I dialed 411 recently, and a female voice asked, "What city and state, please?" I said, "Landover, Maryland," and the voice replied, "You said England. Is that correct?"
Something similar happened when I telephoned Amtrak. "Hi, I'm Julie," the voice said. Julie gave me a menu of services to select from, and I asked for scheduling information. "Great, I can help you look that up," the voice said, sounding chipper. "What day would you like to leave?" I mumbled to myself, "Hold on a second," and Julie replied, "I think you asked for December 22. Is that correct?"
Julie and other "virtual characters" are designed to assist and, perhaps someday, replace telephone operators and customer service representatives. They are a product of the latest in speech-recognition technology, but they annoy me -- and not just because my slightly southern accent seems to baffle them.
When I hear a voice on the telephone, I instinctively expect it to be human, of a certain sex and age range and with a personality. I don't like some machine trying to fake out my primal brain. Plus, there's something fishy about having so many of these machines programmed to sound like white women from the Midwest.
Why not a virtual Barry White to help me catch a train or a Shirley Horn to give me the phone number?
Clifford Nass, a professor of communications at Stanford University and author of the soon-to-be-published book "Wired for Speech," told me that voice selections are made to give as many people as possible what they want or expect to hear.
"When BMW introduced their navigation system in Germany, they used a female voice, and they had to have a product recall because German drivers would not take directions from a woman," he said. "We did a study in which male and female voice computers taught about loving relationship and technology. The male voice computer was seen as better at teaching technical subjects, while the female voice computer was seen as better at teaching about loving relationships, even though both computers taught both subjects the same way."
It turns out that many people find comfort in stereotypes. And speech-recognition technology not only relies on stereotypes but also reinforces and promotes them.

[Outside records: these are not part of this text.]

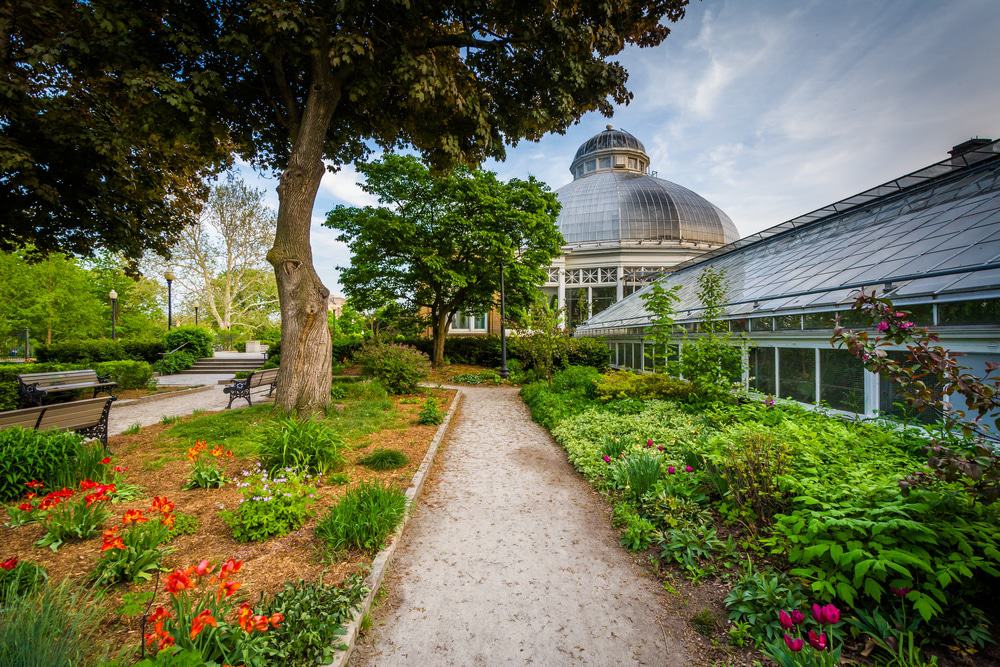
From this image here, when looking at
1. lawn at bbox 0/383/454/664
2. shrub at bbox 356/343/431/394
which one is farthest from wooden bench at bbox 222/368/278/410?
shrub at bbox 356/343/431/394

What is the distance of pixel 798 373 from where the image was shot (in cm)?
658

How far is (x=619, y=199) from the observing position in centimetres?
3303

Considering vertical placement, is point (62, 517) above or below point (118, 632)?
above

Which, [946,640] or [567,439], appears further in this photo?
[567,439]

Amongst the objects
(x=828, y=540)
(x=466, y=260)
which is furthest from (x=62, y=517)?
(x=466, y=260)

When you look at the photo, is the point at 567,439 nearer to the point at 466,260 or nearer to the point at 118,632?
the point at 118,632

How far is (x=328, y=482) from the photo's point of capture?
4625 mm

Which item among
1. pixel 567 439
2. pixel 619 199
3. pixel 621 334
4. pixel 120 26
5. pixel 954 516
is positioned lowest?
pixel 567 439

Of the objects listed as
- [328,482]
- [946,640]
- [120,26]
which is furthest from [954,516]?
[120,26]

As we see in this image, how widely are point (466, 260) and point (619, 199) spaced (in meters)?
22.2

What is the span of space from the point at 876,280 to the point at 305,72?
38.9 ft

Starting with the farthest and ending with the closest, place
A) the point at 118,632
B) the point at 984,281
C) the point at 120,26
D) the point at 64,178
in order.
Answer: the point at 64,178, the point at 120,26, the point at 984,281, the point at 118,632

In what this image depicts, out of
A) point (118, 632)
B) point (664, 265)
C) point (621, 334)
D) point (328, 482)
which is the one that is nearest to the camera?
point (118, 632)

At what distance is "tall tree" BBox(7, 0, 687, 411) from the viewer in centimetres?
598
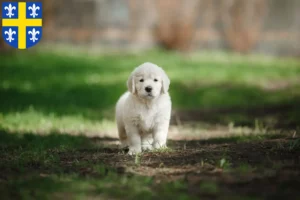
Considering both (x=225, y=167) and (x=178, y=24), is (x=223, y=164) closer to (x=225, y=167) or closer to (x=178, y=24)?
(x=225, y=167)

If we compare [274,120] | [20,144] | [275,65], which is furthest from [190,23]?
[20,144]

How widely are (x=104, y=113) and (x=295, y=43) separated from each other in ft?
50.1

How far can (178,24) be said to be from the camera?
19.4 metres

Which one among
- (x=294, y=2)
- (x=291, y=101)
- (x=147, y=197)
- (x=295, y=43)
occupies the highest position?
(x=294, y=2)

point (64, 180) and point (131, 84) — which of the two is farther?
point (131, 84)

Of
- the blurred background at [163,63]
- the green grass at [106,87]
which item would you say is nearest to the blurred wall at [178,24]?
the blurred background at [163,63]

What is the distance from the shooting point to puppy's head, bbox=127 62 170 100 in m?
5.65

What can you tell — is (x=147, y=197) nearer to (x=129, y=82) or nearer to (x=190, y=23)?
(x=129, y=82)

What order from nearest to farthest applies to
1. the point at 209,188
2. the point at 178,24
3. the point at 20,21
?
the point at 209,188, the point at 20,21, the point at 178,24

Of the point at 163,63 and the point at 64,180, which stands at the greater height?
the point at 163,63

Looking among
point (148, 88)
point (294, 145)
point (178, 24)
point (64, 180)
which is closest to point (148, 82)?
point (148, 88)

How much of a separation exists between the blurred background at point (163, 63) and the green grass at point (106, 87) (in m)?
0.02

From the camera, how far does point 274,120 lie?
29.2 ft

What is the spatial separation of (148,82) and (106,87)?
251 inches
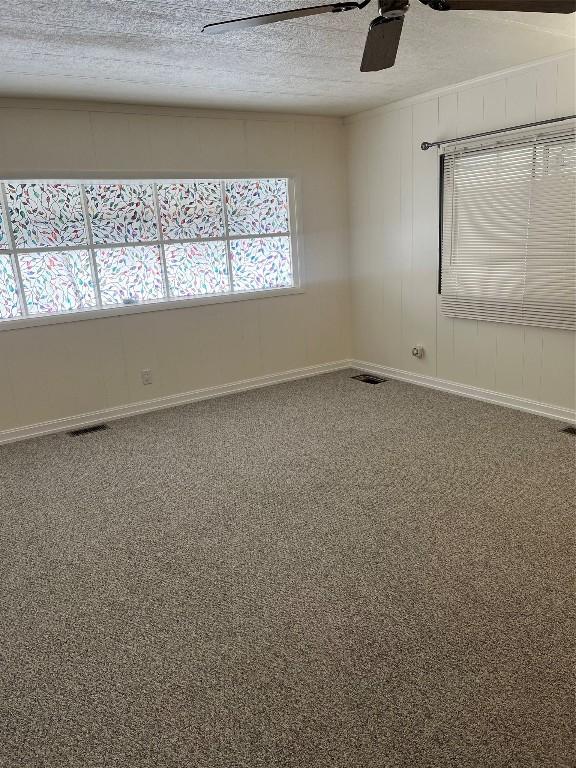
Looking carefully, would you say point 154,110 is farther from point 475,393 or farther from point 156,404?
point 475,393

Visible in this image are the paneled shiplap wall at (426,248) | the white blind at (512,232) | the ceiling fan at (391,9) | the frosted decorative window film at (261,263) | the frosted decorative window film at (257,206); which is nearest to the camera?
the ceiling fan at (391,9)

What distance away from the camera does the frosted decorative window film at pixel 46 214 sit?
3.98 m

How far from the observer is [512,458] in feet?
11.0

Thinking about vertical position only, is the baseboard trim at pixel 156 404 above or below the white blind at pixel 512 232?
below

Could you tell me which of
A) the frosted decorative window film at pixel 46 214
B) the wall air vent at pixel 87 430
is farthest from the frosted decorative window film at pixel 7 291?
the wall air vent at pixel 87 430

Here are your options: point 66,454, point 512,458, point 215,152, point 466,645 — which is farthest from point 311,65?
point 466,645

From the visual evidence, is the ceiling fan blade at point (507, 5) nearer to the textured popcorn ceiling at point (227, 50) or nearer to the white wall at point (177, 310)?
the textured popcorn ceiling at point (227, 50)

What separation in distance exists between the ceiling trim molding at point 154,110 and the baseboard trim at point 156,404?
2196 millimetres

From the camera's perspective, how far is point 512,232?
3.94m

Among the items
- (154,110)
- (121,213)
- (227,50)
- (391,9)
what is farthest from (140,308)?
(391,9)

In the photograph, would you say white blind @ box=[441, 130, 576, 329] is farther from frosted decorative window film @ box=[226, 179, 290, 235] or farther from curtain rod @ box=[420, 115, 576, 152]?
frosted decorative window film @ box=[226, 179, 290, 235]

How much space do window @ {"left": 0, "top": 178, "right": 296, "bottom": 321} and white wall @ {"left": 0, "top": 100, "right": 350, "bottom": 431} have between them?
146 millimetres

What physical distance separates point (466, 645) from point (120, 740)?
1.13 metres

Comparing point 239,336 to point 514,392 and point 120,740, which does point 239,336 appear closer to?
point 514,392
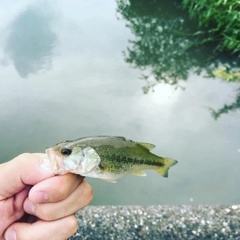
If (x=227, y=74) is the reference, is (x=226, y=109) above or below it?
below

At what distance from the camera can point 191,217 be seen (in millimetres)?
2365

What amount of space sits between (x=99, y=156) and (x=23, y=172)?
338 mm

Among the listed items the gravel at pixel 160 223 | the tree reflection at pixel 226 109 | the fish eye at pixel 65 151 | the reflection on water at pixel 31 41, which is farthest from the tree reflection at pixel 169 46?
the fish eye at pixel 65 151

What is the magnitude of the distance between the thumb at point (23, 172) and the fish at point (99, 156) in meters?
0.13

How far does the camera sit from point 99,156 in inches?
43.2

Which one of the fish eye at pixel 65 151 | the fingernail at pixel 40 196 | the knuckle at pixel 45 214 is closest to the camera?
the fish eye at pixel 65 151

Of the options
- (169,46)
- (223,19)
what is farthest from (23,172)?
(169,46)

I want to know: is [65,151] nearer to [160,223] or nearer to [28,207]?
[28,207]

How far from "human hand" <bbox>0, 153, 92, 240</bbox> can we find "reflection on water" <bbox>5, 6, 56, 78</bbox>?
445 centimetres

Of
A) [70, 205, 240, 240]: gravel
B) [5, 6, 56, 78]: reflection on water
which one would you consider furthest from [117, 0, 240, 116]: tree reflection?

"We've found that when people engage in a major stock transaction, they'll respond favorably to a female voice while getting information," Nass said. "But when it comes to actually making a trade, they prefer a male voice, even though it's the same machine."
He continued: "We've seen a lot of concern about stereotypes on television, but speech-recognition technology is even more powerful because it is interactive. You don't just watch a stereotype, you engage one."
Nass explained that speech recognition works by taking the sounds you produce and comparing them with the prerecorded voices of, say, 100 people who represent the most common accents.
"As computers get better and faster, you can add more accents," he said. "But some percentage of the population is always going to be excluded. For the excluded, you can either not use the system or adapt to it."
Nass did suggest how a more accent-friendly system might work. Callers would be prompted to identify their accents at the start.
"It might say: 'If you have a Cuban accent, press 1,' or, 'If you're from England, press 2,' or, 'If you have an Oklahoma drawl, press 3,' and so on," Nass said. "That would help. But there would be resistance, because people don't like describing themselves in broad categories. They want to think of themselves as truly unique."
Arguing with a machine will surely make you feel special.
I called David Israel, director of the natural language program at the Artificial Intelligence Center in Menlo Park, Calif., and told him about my difficulty being understood by Julie and her ilk. I try to sound midwestern, I explained, and to sharpen my enunciation.
"That makes it worse," Israel said. "Don't change your voice or speak slowly or get loud, like you're talking to a foreigner. No hyper-articulation, either. The machines are trained for normal speech patterns."
Apparently, I'd been trained for something else -- like how to talk to people.